Required work —
- 1) Duplicate the news excerpt about Cameron from "On Sunday, a" up to and including "propagating IS ideology.".
- 2) Answer from the news excerpt about Cameron:
(a) What position does Nicholas Baines hold?
(b) Against which country did Cameron last try to sign Britain up to potential military strikes?
(c) Why was parliament not sitting, according to the excerpt?
- 3) Take the news excerpt about Cameron further, starting after its final sentence.

Text section —
====

Cameron precluded a full-scale military intervention in the region however, saying he did not think that "sending armies to fight or occupy" was the right approach. He said he recognized that Britain's past involvement in conflicts in Iraq and Afghanistan had made people wary of over-committing.
'Terrorist state threat'
Cameron has come under pressure at home from some lawmakers and former military commanders to follow the lead of the United States and take tougher action against the militants.
On Sunday, a cleric, Nicholas Baines, the Bishop of Leeds, added his voice to the debate saying the government lacked "a coherent or comprehensive approach to Islamist extremism."
He complained about what he said was the government's silence on the fate of tens of thousands of Christians in the Middle East who had been driven from their homes.
The last time Cameron tried to sign Britain up to potential military strikes in the Middle East, against Syria in August 2013, he lost a parliamentary vote. Cameron last week ruled out an immediate recall of parliament, which is in summer recess.
Cameron on Sunday also announced tougher action against anyone in Britain propagating IS ideology.

====

Given data —
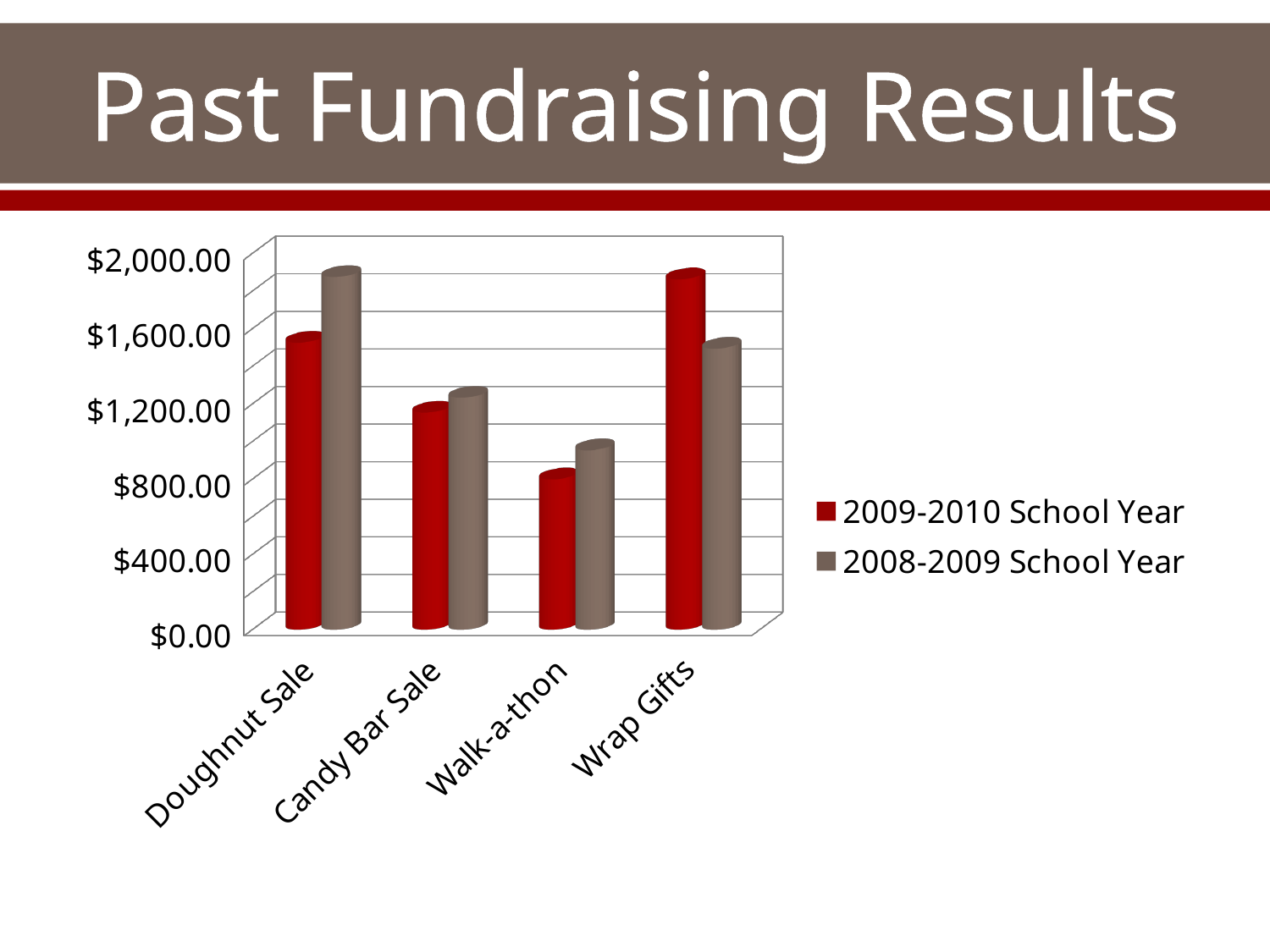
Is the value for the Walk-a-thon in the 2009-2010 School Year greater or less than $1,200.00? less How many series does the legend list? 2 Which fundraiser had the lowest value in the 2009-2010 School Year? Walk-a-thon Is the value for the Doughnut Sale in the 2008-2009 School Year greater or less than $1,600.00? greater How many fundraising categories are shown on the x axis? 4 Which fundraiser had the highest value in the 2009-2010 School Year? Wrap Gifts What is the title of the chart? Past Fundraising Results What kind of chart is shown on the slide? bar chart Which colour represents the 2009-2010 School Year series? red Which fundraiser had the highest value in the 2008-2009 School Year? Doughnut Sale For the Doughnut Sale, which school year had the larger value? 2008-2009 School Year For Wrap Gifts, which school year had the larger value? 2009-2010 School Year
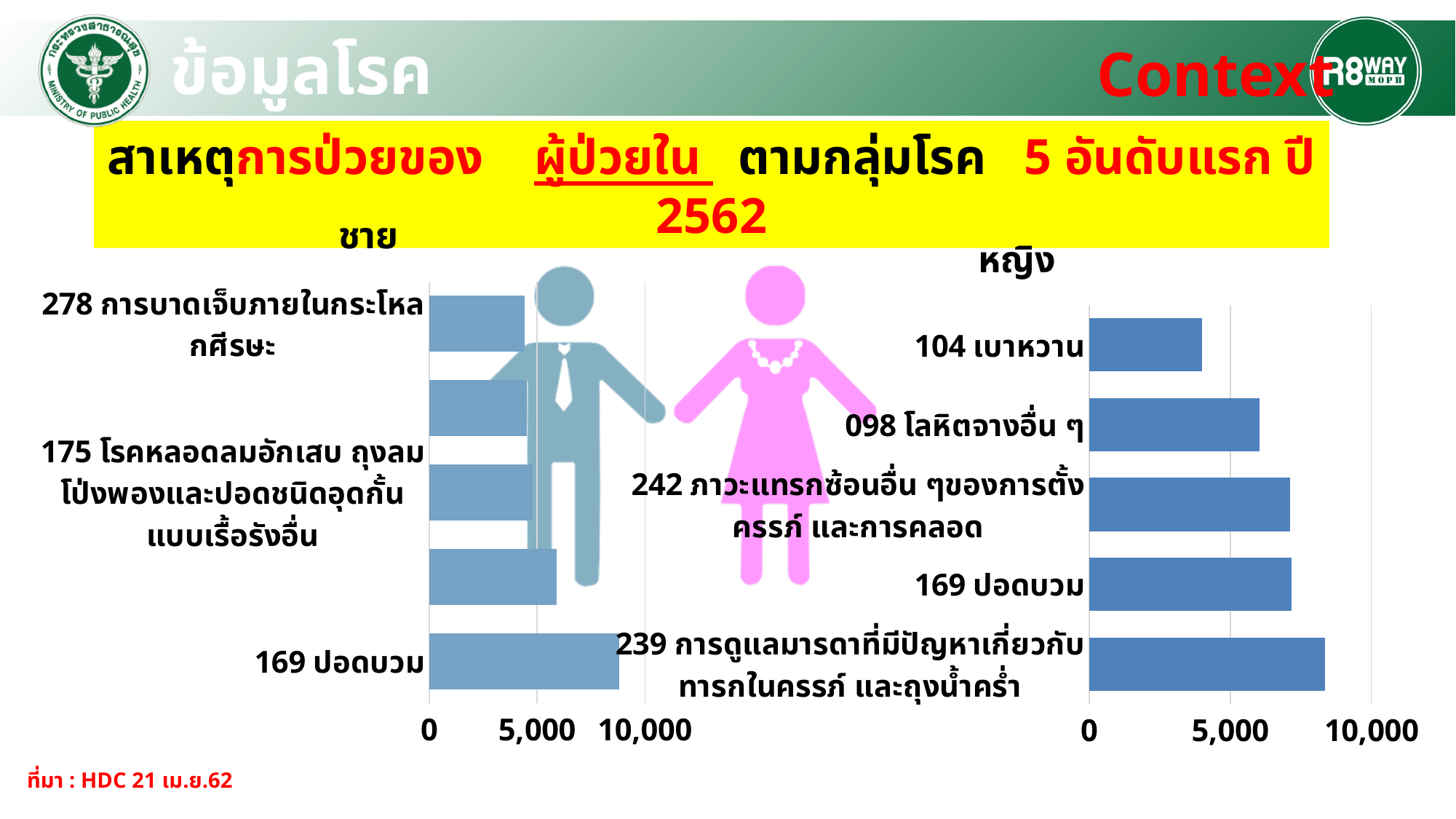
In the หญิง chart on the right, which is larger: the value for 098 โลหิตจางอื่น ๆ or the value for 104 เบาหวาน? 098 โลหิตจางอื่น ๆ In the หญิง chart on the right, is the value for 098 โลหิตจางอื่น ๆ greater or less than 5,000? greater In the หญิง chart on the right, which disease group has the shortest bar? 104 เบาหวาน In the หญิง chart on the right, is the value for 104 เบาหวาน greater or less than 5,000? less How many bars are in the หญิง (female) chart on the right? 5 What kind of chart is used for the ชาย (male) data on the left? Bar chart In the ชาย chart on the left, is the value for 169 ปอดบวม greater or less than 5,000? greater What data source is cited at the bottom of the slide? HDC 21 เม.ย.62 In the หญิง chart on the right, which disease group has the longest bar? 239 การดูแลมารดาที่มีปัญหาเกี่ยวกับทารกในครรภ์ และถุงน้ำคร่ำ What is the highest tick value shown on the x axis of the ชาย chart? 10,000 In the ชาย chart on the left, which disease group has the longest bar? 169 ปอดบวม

====

Per-task answers —
- 1)
On Sunday, a cleric, Nicholas Baines, the Bishop of Leeds, added his voice to the debate saying the government lacked "a coherent or comprehensive approach to Islamist extremism."
He complained about what he said was the government's silence on the fate of tens of thousands of Christians in the Middle East who had been driven from their homes.
The last time Cameron tried to sign Britain up to potential military strikes in the Middle East, against Syria in August 2013, he lost a parliamentary vote. Cameron last week ruled out an immediate recall of parliament, which is in summer recess.
Cameron on Sunday also announced tougher action against anyone in Britain propagating IS ideology.

- 2)
(a) Bishop of Leeds
(b) Syria
(c) It was in summer recess.

- 3)
The Islamist movement's black flag was briefly raised over one east London housing estate in recent weeks and leaflets urging Britons to join its struggle were handed out in London.
"If people are walking around with ISIL [IS] flags or trying to recruit people to their terrorist cause, they will be arrested and their materials will be seized," he said.
The authorities had taken down 28,000 pieces of "terrorist-related" material from the Internet, he added, including 46 videos directly linked to IS.
Cameron predicted the struggle against IS and its ideology would last the rest of his political lifetime.
"It [IS] makes no secret of its expansionist aims. Even today it has the ancient city of Aleppo firmly within its sights. And it boasts of its designs on Jordan and Lebanon, and right up to the Turkish border. If it succeeds, we would be facing a terrorist state on the shores of the Mediterranean."